╭─ Records to process

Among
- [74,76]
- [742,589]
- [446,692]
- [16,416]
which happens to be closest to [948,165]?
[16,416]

╰─

Revise the records above by changing "closest" to "nearest" and leaving every other line unchanged.

Among
- [74,76]
- [742,589]
- [446,692]
- [16,416]
which happens to be nearest to [948,165]?
[16,416]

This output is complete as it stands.